His novels are known for the vivacity of style, symbolic emotions and metaphorical irony that plainly separates them from the cynicism frequently used in the literature of his time, yet his characters’ intense affectability to the progression of time obviously demonstrates the impact of one of the best American authors named William Faulkner. Marquez was specifically impressed by Faulkner’s writing style (Bloom 2009).

The novel is concerned most by and large with love, time, and death, and it is impacted by the oral conventions of story-telling and also by the otherworldly authenticity that Marquez characterized in One Hundred Years of Solitude (Buehrer 20). Love in the Time of Cholera is written not at all like any customary portrayal of love. However, it is not just in this aspect that it influenced the twentieth-century novels to take after. Its unconventional structure and its combination of a more European-style authenticity with its utilization of story-telling customs check a move in the opposite direction of the customary novel style; the novel likewise shuns any fixation on the everyday.

Therefore, it can be said that the novel is a literary amalgamation of both of custom and of its own time (Morana 5).
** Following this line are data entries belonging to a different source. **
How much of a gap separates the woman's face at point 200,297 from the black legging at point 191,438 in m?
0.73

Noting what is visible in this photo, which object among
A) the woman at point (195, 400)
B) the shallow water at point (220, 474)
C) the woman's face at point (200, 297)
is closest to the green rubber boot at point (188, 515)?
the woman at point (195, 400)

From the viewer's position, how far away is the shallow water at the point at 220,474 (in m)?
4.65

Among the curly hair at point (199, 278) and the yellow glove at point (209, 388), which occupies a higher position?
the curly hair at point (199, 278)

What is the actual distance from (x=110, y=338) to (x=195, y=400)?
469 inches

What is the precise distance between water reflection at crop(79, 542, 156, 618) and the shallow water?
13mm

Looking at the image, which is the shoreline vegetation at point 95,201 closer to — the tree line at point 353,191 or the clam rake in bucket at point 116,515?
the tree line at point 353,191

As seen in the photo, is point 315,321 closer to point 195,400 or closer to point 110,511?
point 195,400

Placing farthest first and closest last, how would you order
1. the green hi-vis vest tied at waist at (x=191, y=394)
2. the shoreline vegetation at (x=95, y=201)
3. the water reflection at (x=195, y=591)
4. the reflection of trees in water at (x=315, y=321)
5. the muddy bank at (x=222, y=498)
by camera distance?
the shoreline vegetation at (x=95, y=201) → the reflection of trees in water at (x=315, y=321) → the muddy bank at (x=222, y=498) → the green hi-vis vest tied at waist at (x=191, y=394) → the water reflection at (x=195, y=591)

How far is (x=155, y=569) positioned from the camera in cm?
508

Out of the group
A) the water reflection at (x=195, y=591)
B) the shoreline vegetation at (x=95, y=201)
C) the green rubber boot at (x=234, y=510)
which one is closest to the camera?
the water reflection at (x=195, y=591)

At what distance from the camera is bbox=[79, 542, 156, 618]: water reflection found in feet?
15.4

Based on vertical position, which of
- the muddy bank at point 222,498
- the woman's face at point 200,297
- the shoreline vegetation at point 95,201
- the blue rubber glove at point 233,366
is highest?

This is because it offers a conventional love story of two parted lovers who overcame deadly hurdles and challenges to be united. Secondly, the novel also narrates the criticalness of the historical Cholera break out that metaphorically addresses the subject of time and the related dread of death in a universe in which God’s presence no longer appears to be guaranteed (Fiddian 2009). Precisely, the novel emphasizes on the author’s reaction to the thought that death is unpreventable and last. García Márquez utilizes a confined plot, the relationship, and symbolism to affirm that enthusiastic love can rise above time and death.

Other than love, the death is also a primary and contrasting theme of the novel. It emphasizes on the unavoidability of death. Even though the readers and critics often do not notice it, the purpose of Garcia was probably to explain how the uncertainty of death is comparable to the uncertainty of love. Also, eventually love, and death has to knot down as the relationship of Fermina and Florentino eventually died once they were united. To signify the importance of death, Márquez starts the novel with the death of Jeremiah de Saint-Amour who had committed suicide. Secondly, Márquez narrated the death of Dr. Juvenal Urbino. Therefore, it can be observed that Marquez has interwoven the incidents involving death and struggle for love to create a unique pattern and intense feeling for the readers.

Literary Structure of the Novel

The fundamental topics and themes in the novel are integrative and repeated, as if in a loop. The three protagonists battle with the indignity of maturing and a dread of death; cholera, choleric symptoms, and cholera scourges comes all through the novel; and love is, obviously, the one thing that ties every last bit of it together. With these reiterations comes a more profound significance for each of the topics; for instance, Marquez clarifies that there is nobody meaning of love yet rather numerous kinds, all complicated, all capricious (Morana 5). Additionally, while the deaths of each of the three protagonists are unavoidable, the finish of the novel complicates the meaning of death and surely clarifies that age, and in this manner time, don’t put a conclusion to love.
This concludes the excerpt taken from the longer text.